Editor’s Note: The Teaching Points series is a celebration of pedagogy on drugs. In our second installment for the back-to-school season, we look at a rare specimen– a med-psy class that emphasizes history and its relevance for clinicians, researchers, and treatment providers. Guest blogger Christine Grella is Professor of Psychiatry and Biobehavioral Sciences at the Integrated Substance Abuse Programs (ISAP), Semel Institute for Neuroscience and Human Behavior, University of California, Los Angeles, and Associate Director of ISAP. Her research focuses on the relationship of service delivery to addiction treatment outcomes, and she brings that “meta” perspective to graduate students and postdocs when she teaches “Addiction Research: History, Policy, and Practice.”
Addiction Research: History, Policy, and Practice
This course will take a big-picture view of research on substance abuse and its relationship to social interventions and policies that attempt to address problems related to substance use.

The goal is for you to understand the history and evolution of the field of substance abuse research, so that you can situate your own research interests within this context, as well as understand the influences that continue to shape research priorities (and associated funding streams), social policies regarding substance abuse, and the organization and delivery of drug treatment within the context of the broader health care system. Moreover, because prior research on drug users, especially those who were incarcerated, was interwoven with the development of current policies regarding research with human subjects, we will examine these issues. We will address questions such as:
- What is the origin and evolution of research on drug use and addiction in the United States?

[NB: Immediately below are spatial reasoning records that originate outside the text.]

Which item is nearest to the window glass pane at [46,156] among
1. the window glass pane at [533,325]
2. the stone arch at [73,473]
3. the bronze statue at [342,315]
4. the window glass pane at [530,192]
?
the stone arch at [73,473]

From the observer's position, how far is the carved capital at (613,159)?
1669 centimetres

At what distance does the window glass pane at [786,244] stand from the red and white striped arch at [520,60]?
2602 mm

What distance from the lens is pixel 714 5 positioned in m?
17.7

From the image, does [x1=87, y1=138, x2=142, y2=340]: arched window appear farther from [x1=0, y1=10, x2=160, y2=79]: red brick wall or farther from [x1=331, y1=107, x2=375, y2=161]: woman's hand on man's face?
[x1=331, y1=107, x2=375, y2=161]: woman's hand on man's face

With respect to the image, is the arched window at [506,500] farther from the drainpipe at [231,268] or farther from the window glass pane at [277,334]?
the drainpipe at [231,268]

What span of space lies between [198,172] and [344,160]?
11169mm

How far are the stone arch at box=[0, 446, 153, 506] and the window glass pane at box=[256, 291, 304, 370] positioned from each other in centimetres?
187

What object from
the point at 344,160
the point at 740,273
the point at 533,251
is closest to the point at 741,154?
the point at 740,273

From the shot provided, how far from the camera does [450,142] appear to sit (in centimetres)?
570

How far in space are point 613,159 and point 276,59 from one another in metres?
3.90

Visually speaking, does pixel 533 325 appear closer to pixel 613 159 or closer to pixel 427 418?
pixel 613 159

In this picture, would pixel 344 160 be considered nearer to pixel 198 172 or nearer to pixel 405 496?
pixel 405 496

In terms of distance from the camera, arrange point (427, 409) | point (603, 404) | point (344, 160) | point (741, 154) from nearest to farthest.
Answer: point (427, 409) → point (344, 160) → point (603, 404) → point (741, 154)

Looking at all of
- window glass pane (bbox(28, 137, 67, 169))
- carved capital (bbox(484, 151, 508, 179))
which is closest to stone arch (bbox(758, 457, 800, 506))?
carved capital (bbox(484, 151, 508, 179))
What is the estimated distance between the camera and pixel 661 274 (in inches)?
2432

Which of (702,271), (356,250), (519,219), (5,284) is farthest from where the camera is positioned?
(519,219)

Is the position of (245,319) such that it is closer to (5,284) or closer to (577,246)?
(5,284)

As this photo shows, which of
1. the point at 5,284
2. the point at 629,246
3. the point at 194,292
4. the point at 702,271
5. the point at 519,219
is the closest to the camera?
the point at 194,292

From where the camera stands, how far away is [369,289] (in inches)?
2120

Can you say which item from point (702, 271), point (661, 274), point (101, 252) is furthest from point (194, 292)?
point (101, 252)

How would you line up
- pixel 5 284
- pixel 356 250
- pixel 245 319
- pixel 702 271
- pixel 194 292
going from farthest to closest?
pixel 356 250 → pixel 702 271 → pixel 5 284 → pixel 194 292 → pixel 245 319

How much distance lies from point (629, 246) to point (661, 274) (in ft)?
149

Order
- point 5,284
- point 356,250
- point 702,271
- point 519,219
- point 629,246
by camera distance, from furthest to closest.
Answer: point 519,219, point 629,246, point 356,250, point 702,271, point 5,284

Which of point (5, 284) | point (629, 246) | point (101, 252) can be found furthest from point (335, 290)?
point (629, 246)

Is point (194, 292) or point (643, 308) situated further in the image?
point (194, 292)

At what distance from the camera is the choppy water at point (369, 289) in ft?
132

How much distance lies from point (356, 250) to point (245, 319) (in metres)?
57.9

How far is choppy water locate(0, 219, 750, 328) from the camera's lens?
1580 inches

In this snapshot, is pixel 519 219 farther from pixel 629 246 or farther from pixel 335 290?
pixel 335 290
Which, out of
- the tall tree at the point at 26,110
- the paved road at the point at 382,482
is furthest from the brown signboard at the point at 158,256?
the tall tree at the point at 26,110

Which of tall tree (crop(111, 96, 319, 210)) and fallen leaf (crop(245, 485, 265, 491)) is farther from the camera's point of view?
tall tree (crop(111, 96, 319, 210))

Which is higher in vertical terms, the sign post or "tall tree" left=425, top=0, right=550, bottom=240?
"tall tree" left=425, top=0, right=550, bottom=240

- What is the relationship of the federal government to addiction research and how has this relationship changed over time?
- What is the relationship of basic research on the effects of psychoactive substances, pharmacology and behavioral pharmacology, treatment-outcome and patient-oriented research, market-oriented research on drug development, and emerging new fields of addiction research (e.g., neurobiology, behavioral economics, translational research)?
- In what ways does (or does not) research on drug abuse and its treatment inform social policies aimed at eradicating problems that stem from drug misuse?
- What are implications of health care reform for the organization, financing, and delivery of drug treatment?
- How do we determine the effectiveness of substance abuse treatment and what are current efforts to improve the quality and delivery of treatment services?
Readings:
N.C. Campbell. (2007). Discovering Addiction: The Science and Politics of Substance Abuse Research. Ann Arbor: University of Michigan Press.
Report of the Blue Ribbon Task Force on Health Services Research at the National Institute on Drug Abuse. (2004). Bethesda, MD: National Institute on Drug Abuse.
Institute of Medicine. Committee on Crossing the Quality Chasm. (2005). Improving the Quality of Health Care for Mental and Substance-Use Conditions: Quality Chasm Series. Washington, D.C.: The National Academies Press.
NIDA 35th anniversary papers in Drug and Alcohol Dependence, 107(1), 80-118.
National Center on Addiction and Substance Abuse at Columbia University. (2012). Addiction Medicine: Closing the Gap between Science and Practice. New York: CASAColumbia.
Course Schedule
Week 1: Introduction to addiction research and social policy in the U.S.: History, policy, and practice
The field of addiction research has been described as having amnesia with regard to its history. What can we learn from the history of addiction research about our current research priorities and practices? What are the social policy precursors of our current efforts to regulate alcohol and drug use? This class will present a “Brief History of Alcohol & Drug Use and Social Policy in the U.S.”